# Another question about when points expire



## talkamotta (Feb 15, 2019)

I just sent the money for my new purchase.  It includes 18k for 2018, 41k for 2019 and anniversary date is June 2019 for 2020 points.  I know that it can take a lot of time to get the membership/points transferred into my name (I'm a new WorldMark owner).  Today is Feb 14,  Happy Valentines Day to all.  How long do I have before the 18k points from 2018 expire?  For your anniversary month is it the first of the month or last day of the month?  Should I be worried?


----------



## uscav8r (Feb 15, 2019)

It is not clear what you mean by 2018 points since your Use Year does not begin on January 1. 

In any case, credits (not points) awarded on June 1, 2018 expire 2 years and 1 month later (July 1, 2020).

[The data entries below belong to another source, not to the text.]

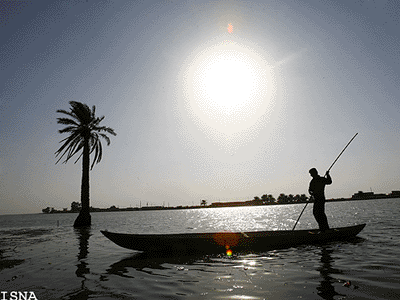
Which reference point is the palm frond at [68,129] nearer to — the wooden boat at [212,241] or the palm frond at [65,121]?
the palm frond at [65,121]

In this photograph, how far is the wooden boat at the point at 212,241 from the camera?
10.2 metres

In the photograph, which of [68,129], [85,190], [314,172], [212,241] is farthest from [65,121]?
[314,172]

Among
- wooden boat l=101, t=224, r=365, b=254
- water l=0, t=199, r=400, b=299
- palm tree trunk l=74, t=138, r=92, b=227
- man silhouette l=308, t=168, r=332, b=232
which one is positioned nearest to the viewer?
water l=0, t=199, r=400, b=299

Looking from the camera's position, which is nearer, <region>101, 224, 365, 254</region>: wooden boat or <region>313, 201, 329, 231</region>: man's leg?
<region>101, 224, 365, 254</region>: wooden boat

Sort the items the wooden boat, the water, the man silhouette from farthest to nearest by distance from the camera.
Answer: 1. the man silhouette
2. the wooden boat
3. the water

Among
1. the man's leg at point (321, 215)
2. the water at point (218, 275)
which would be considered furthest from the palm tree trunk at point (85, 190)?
the man's leg at point (321, 215)

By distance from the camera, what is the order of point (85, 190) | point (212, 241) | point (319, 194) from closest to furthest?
1. point (212, 241)
2. point (319, 194)
3. point (85, 190)

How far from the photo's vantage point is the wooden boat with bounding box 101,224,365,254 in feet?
33.3

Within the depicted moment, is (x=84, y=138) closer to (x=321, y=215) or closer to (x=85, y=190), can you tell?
(x=85, y=190)

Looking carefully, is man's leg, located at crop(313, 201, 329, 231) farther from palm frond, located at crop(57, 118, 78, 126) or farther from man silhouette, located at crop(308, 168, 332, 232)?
palm frond, located at crop(57, 118, 78, 126)

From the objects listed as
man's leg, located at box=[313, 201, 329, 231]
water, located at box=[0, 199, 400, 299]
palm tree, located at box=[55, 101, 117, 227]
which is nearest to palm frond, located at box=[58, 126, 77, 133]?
palm tree, located at box=[55, 101, 117, 227]

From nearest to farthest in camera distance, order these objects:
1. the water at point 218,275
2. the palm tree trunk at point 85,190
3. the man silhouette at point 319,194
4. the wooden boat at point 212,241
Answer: the water at point 218,275 → the wooden boat at point 212,241 → the man silhouette at point 319,194 → the palm tree trunk at point 85,190

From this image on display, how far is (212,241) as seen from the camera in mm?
10359

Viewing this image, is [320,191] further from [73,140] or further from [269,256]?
[73,140]
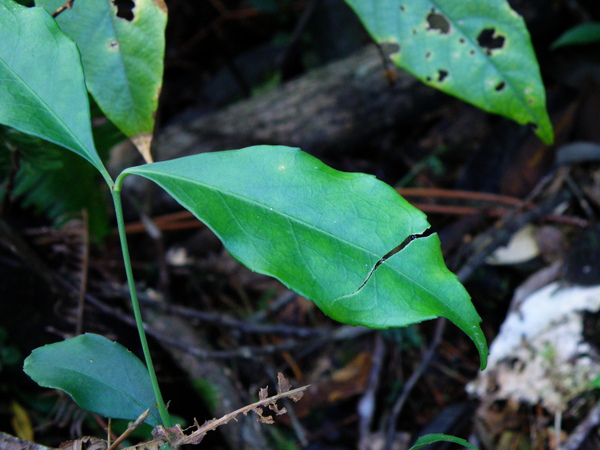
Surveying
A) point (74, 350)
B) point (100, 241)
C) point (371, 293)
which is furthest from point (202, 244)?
point (371, 293)

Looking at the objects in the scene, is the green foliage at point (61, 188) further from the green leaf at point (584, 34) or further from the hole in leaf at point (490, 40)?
the green leaf at point (584, 34)

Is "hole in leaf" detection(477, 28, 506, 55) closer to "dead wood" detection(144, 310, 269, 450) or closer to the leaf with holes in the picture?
the leaf with holes

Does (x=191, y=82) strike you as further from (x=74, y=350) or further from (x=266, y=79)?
(x=74, y=350)

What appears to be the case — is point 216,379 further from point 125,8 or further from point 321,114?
point 321,114

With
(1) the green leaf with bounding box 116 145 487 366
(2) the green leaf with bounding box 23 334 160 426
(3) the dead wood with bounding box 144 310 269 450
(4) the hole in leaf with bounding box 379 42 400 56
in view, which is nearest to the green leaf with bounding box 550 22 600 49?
A: (4) the hole in leaf with bounding box 379 42 400 56

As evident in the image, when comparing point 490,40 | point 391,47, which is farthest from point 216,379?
point 490,40

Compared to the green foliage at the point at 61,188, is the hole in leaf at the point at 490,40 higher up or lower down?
higher up

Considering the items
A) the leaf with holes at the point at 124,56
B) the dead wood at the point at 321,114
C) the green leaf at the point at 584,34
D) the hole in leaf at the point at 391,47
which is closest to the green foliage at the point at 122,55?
the leaf with holes at the point at 124,56
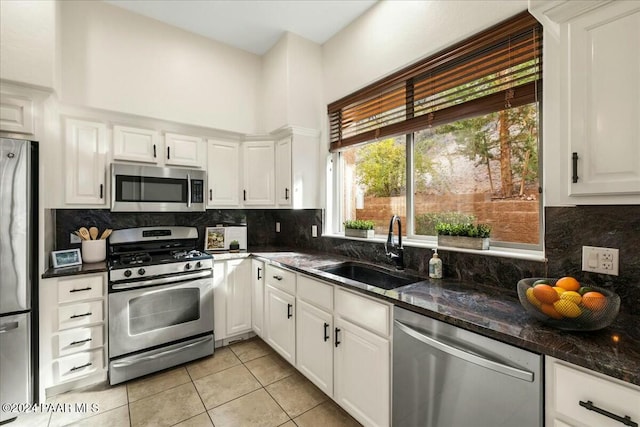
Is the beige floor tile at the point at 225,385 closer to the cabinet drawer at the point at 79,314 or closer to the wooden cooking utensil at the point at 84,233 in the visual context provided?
the cabinet drawer at the point at 79,314

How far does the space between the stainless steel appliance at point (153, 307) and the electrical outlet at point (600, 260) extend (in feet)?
8.77

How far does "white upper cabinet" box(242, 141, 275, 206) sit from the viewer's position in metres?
3.25

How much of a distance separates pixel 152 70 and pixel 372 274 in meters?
2.80

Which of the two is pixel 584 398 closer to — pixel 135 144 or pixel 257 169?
pixel 257 169

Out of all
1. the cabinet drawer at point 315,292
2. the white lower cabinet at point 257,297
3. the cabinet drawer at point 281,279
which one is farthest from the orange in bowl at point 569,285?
the white lower cabinet at point 257,297

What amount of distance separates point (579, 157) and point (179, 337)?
297 centimetres

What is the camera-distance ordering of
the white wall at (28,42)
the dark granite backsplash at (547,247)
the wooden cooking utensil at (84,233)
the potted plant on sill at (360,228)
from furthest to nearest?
the potted plant on sill at (360,228), the wooden cooking utensil at (84,233), the white wall at (28,42), the dark granite backsplash at (547,247)

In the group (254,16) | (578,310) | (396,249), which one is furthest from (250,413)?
(254,16)

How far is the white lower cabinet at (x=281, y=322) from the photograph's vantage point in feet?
7.72

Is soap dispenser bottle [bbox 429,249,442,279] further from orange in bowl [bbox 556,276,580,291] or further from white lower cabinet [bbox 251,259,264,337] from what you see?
white lower cabinet [bbox 251,259,264,337]

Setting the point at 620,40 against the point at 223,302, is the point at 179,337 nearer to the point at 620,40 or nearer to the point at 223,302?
the point at 223,302

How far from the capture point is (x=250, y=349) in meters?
2.84

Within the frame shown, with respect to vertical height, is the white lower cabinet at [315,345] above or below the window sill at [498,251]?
below

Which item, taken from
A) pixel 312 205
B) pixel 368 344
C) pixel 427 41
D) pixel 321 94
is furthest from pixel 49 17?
pixel 368 344
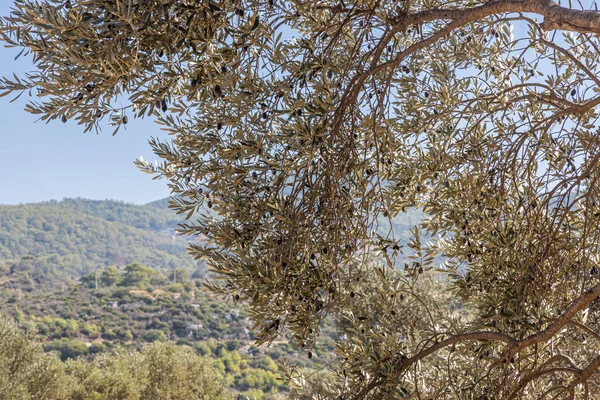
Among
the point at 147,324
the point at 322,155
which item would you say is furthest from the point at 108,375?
the point at 147,324

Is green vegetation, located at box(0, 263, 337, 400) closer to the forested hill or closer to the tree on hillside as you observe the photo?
the tree on hillside

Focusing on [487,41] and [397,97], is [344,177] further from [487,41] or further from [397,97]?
[487,41]

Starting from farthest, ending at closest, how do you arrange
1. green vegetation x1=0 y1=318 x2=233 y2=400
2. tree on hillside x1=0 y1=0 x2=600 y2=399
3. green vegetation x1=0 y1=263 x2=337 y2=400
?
1. green vegetation x1=0 y1=263 x2=337 y2=400
2. green vegetation x1=0 y1=318 x2=233 y2=400
3. tree on hillside x1=0 y1=0 x2=600 y2=399

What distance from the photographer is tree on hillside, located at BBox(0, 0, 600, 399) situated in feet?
7.29

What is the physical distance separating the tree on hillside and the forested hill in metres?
119

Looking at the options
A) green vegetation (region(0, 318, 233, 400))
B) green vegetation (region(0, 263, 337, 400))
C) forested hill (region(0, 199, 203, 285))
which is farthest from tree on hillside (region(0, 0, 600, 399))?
forested hill (region(0, 199, 203, 285))

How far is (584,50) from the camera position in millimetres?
3752

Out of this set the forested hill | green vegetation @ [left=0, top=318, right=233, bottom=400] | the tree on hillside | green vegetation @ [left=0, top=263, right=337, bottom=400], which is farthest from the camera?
the forested hill

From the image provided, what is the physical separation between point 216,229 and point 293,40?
169 cm

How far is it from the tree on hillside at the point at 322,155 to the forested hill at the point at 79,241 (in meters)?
119

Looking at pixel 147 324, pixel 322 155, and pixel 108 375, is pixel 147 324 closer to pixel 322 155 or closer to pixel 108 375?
pixel 108 375

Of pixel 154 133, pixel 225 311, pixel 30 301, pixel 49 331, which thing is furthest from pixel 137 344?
pixel 154 133

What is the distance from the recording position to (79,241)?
135000 millimetres

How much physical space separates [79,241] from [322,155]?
146727 mm
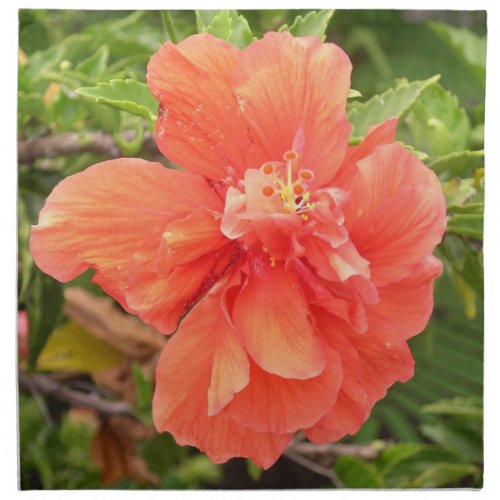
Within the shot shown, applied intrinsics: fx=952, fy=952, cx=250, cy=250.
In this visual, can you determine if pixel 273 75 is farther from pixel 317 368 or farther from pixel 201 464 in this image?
pixel 201 464

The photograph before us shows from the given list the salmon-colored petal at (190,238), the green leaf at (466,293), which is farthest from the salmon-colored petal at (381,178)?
the green leaf at (466,293)

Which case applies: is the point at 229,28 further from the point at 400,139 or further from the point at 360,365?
the point at 360,365

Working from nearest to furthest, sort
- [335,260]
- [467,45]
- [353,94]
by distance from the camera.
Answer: [335,260] → [353,94] → [467,45]

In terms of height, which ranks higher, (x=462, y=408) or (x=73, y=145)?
(x=73, y=145)

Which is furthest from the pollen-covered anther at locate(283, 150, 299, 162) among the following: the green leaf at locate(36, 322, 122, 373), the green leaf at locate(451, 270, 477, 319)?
the green leaf at locate(36, 322, 122, 373)

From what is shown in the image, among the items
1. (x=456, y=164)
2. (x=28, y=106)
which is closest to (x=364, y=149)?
(x=456, y=164)

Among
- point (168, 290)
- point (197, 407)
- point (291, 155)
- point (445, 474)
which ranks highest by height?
point (291, 155)

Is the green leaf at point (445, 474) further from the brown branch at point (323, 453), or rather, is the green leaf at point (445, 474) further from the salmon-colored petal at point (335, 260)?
the salmon-colored petal at point (335, 260)
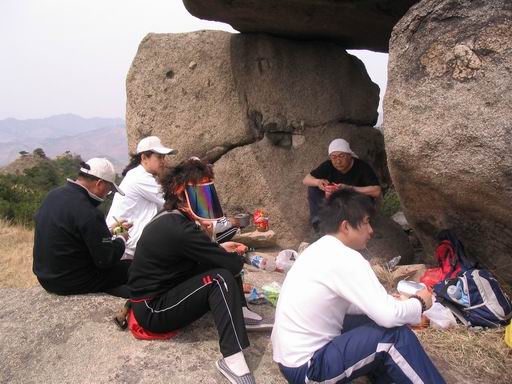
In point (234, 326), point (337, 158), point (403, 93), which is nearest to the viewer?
point (234, 326)

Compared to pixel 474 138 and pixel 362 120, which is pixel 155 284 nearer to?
pixel 474 138

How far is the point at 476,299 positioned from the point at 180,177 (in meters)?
2.29

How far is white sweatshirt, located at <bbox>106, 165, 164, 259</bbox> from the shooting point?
13.5ft

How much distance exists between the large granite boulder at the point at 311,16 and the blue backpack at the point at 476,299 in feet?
9.40

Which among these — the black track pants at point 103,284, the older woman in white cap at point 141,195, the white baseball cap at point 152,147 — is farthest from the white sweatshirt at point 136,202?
the black track pants at point 103,284

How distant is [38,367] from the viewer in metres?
2.90

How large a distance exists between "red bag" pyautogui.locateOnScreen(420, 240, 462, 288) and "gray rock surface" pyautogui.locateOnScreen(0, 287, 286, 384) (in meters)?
1.37

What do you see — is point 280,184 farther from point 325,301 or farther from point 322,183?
point 325,301

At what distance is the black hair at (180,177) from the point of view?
9.57 ft

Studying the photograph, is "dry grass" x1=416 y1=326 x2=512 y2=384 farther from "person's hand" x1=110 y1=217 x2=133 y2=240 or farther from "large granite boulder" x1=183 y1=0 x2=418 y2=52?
"large granite boulder" x1=183 y1=0 x2=418 y2=52

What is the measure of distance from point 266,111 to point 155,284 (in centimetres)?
343

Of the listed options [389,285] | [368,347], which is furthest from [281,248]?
[368,347]

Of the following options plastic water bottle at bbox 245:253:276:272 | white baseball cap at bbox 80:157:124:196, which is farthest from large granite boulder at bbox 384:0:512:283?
white baseball cap at bbox 80:157:124:196

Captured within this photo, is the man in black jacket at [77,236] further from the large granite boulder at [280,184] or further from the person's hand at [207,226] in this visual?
the large granite boulder at [280,184]
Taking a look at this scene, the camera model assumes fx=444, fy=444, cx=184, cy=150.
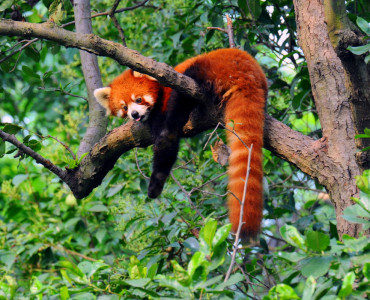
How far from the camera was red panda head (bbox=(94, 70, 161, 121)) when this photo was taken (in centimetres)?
347

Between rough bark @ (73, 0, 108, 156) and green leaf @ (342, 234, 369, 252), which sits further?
rough bark @ (73, 0, 108, 156)

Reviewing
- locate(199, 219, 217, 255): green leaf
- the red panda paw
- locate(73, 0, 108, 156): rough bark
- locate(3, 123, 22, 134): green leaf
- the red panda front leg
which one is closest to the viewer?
locate(199, 219, 217, 255): green leaf

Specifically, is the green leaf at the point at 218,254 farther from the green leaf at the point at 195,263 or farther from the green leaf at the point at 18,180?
the green leaf at the point at 18,180

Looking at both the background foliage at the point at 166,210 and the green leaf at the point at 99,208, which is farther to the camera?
the green leaf at the point at 99,208

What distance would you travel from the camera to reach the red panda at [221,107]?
7.11ft

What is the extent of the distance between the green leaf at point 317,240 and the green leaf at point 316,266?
0.03m

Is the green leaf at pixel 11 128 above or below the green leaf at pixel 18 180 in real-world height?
above

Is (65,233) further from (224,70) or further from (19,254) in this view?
(224,70)

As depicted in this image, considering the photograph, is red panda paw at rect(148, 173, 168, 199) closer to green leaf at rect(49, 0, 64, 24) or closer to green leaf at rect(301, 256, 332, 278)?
green leaf at rect(49, 0, 64, 24)

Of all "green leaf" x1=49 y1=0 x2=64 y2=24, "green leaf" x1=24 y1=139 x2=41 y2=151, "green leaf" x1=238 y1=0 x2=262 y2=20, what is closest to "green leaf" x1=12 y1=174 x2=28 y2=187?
"green leaf" x1=24 y1=139 x2=41 y2=151

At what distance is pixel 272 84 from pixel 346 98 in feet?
4.48

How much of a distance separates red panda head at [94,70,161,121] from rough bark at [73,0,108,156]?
A: 81mm

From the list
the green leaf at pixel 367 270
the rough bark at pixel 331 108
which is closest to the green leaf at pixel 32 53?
the rough bark at pixel 331 108

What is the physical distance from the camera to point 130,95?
366cm
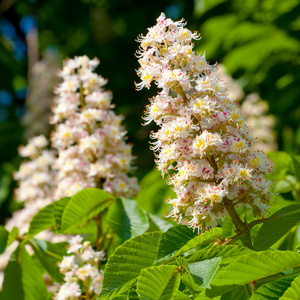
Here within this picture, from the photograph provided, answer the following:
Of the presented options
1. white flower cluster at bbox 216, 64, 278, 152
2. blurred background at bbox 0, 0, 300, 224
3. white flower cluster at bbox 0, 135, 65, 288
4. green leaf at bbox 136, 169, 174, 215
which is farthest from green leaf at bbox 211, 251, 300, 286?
white flower cluster at bbox 216, 64, 278, 152

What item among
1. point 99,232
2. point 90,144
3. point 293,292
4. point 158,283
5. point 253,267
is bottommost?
point 293,292

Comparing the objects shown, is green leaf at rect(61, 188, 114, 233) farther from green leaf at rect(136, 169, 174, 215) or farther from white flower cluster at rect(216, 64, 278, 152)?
white flower cluster at rect(216, 64, 278, 152)

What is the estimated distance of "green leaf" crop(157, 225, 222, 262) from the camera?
1.38 m

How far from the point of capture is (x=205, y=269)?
1.19 metres

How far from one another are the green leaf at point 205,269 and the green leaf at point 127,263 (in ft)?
0.70

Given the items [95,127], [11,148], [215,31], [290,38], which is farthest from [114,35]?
[95,127]

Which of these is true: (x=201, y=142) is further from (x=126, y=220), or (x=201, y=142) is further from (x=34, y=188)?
(x=34, y=188)

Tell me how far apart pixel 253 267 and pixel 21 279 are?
4.39ft

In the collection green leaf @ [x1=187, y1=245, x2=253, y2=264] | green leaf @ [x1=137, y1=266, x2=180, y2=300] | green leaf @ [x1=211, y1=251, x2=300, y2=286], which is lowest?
green leaf @ [x1=211, y1=251, x2=300, y2=286]

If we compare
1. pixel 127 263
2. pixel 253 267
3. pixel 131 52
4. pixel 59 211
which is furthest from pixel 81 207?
pixel 131 52

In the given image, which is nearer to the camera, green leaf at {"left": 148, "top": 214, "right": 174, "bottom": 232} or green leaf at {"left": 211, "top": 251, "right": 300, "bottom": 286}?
green leaf at {"left": 211, "top": 251, "right": 300, "bottom": 286}

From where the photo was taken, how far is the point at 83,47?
738 cm

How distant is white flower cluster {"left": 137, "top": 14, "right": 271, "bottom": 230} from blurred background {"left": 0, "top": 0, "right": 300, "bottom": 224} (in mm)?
2699

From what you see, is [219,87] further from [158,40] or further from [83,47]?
[83,47]
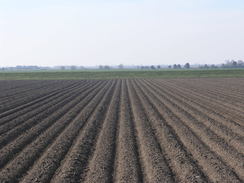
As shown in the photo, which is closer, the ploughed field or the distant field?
the ploughed field

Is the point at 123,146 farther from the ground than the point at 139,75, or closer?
farther from the ground

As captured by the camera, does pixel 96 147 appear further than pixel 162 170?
Yes

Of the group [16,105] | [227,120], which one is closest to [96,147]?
[227,120]

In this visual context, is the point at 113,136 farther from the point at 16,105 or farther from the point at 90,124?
the point at 16,105

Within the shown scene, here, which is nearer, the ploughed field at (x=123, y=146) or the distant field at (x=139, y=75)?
the ploughed field at (x=123, y=146)

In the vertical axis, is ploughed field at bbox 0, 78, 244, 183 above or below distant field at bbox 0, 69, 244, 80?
above

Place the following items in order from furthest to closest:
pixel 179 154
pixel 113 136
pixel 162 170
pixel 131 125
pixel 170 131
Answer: pixel 131 125 < pixel 170 131 < pixel 113 136 < pixel 179 154 < pixel 162 170

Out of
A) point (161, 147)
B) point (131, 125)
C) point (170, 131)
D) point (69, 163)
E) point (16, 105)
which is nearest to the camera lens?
point (69, 163)

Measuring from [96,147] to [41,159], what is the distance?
6.49 feet

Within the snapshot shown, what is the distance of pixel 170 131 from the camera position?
1232cm

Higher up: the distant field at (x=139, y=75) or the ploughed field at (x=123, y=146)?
the ploughed field at (x=123, y=146)

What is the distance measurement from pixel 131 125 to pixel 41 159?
547cm

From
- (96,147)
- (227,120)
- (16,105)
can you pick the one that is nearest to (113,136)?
(96,147)

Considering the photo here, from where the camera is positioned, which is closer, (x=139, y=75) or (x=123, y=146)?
(x=123, y=146)
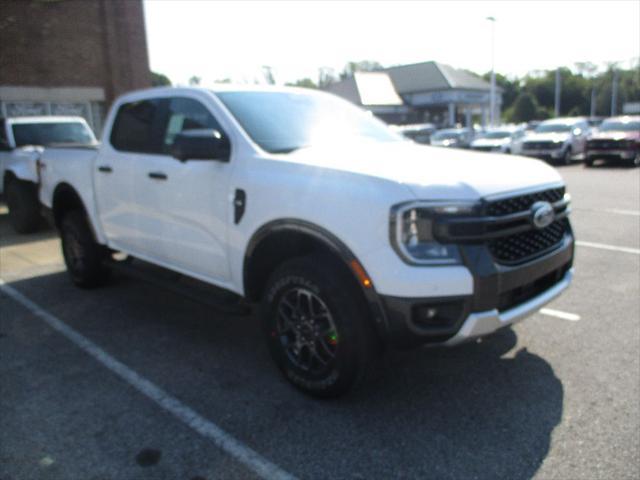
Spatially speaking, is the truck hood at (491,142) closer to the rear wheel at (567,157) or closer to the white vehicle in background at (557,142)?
the white vehicle in background at (557,142)

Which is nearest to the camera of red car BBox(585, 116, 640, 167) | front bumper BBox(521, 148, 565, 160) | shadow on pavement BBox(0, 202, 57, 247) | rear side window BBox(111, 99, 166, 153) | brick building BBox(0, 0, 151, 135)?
rear side window BBox(111, 99, 166, 153)

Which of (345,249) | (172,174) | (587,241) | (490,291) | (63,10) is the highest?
(63,10)

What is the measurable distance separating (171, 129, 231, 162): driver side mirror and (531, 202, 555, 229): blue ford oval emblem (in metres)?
1.94

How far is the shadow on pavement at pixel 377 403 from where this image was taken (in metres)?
2.80

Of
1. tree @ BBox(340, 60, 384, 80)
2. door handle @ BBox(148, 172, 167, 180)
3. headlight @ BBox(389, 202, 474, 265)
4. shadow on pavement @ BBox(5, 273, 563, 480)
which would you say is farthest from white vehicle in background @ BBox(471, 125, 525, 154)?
tree @ BBox(340, 60, 384, 80)

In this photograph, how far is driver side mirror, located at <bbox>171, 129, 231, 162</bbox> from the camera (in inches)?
139

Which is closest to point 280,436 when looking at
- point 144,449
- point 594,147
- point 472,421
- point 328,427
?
point 328,427

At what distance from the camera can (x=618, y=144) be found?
63.1 feet

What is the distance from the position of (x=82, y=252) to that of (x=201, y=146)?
9.01ft

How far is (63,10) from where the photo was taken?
17.2 m

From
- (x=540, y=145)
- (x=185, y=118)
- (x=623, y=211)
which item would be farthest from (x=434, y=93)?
(x=185, y=118)

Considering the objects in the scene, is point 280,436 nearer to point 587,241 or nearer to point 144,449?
point 144,449

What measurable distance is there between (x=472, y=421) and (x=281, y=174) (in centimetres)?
180

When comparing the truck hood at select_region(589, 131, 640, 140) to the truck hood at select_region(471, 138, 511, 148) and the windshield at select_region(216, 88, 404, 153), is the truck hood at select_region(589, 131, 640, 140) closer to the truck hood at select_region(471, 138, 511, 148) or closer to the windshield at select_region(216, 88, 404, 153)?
the truck hood at select_region(471, 138, 511, 148)
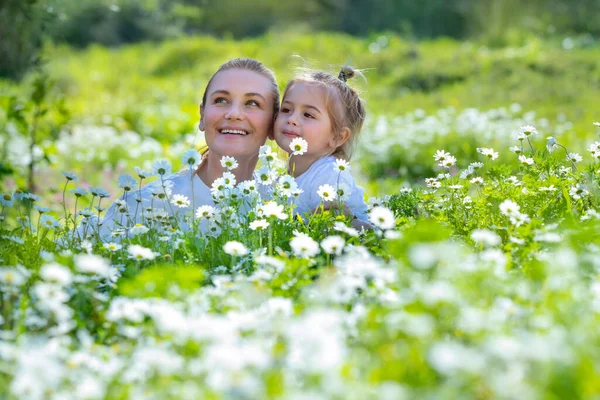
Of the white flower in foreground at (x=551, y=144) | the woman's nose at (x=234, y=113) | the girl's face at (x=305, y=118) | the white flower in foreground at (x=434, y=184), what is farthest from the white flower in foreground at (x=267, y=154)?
the white flower in foreground at (x=551, y=144)

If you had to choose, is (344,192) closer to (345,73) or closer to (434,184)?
(434,184)

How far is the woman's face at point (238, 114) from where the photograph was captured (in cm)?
402

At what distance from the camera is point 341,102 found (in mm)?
4043

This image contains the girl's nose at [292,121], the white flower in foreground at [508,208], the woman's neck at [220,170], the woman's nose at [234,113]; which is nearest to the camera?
the white flower in foreground at [508,208]

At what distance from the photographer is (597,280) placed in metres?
2.03

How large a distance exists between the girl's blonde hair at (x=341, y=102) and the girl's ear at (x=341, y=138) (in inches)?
0.5

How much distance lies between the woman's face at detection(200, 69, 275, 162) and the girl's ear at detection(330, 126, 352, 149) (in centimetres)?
34

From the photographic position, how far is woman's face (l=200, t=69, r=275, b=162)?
4.02 meters

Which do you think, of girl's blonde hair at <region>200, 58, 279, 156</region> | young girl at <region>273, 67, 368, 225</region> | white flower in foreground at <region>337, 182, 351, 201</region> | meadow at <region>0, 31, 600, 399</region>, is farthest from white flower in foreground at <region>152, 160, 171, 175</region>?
girl's blonde hair at <region>200, 58, 279, 156</region>

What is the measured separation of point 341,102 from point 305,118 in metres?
0.24

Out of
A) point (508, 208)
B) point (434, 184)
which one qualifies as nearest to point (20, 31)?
point (434, 184)

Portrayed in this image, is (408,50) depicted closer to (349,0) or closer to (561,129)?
(561,129)

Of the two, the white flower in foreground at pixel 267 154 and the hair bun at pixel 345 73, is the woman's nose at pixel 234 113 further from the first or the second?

That just means they need to be booked during this period, but can be for a reservation up to 13 months after expiration. 

So on June 30, 2020, you could book something that begins as late as July 31, 2021. 


Sent from my iPhone using Tapatalk


----------



## talkamotta (Feb 15, 2019)

I bought an annual 41,000 pts yearly membership last week from a seller on ebay.  The seller paid all maintenance fees up to June 2019 the anniversary.  There were 18k points from 2018 and all of the 41k pts for 2019 all of which will transfer to me when transfer is complete.

Do you think the transfer into my name will be complete by June 2019?  I'm worried about the 18k points expiring.


----------



## geerlijd (Feb 15, 2019)

It's not clear what they mean by 2018 points.  I would ask the seller to verify the expiration date of the credits, which can be done by logging into the account.

If they expire in June, 2019 it would be best to make a reservation as far out as possible, currently that is March of 2020.  That will keep them from expiring and you can later cancel and rebook those credits into something you want.


----------



## uscav8r (Feb 15, 2019)

Can’t tell you much without details in the actual expiration dates for the credits. Ask for a printout of the credit details page to see when certain credits expire. 

Either way, the “2018” credits should be good at least through July, as I mentioned before, not just June. A transfer begun now should be complete by then if it is a straight sale. If it was a split off the seller’s account in which they retain a portion of a bigger account, then you might get close to the expiration. 


Sent from my iPhone using Tapatalk


----------